AIM OF THE TASK
Below are the records; copy exactly the stretch from the line containing "Use paperclip or other tool to access." through the line containing "1.5.5 3G Standard Gi Deployments", both ends included, and nothing else.

***

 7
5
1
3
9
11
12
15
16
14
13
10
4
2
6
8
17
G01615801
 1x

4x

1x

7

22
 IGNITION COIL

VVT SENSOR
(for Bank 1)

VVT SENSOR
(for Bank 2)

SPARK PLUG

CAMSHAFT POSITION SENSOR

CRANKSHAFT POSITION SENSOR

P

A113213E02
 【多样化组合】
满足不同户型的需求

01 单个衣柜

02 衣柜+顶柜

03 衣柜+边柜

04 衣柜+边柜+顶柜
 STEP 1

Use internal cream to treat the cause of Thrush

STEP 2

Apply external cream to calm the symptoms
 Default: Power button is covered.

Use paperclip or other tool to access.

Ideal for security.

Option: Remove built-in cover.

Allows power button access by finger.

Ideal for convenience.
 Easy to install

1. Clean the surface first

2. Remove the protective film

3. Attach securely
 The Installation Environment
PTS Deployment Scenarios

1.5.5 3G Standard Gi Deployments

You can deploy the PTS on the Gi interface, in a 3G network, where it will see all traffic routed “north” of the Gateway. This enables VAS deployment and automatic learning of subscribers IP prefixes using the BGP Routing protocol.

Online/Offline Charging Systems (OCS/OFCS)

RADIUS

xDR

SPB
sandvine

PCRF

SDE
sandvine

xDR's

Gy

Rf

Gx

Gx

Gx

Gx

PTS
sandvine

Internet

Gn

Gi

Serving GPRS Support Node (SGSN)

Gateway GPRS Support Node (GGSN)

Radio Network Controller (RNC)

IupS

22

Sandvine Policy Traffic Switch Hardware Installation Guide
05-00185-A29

***

REPLY TO THE EXERCISE
Use paperclip or other tool to access.

Ideal for security.

Option: Remove built-in cover.

Allows power button access by finger.

Ideal for convenience.
 Easy to install

1. Clean the surface first

2. Remove the protective film

3. Attach securely
 The Installation Environment
PTS Deployment Scenarios

1.5.5 3G Standard Gi Deployments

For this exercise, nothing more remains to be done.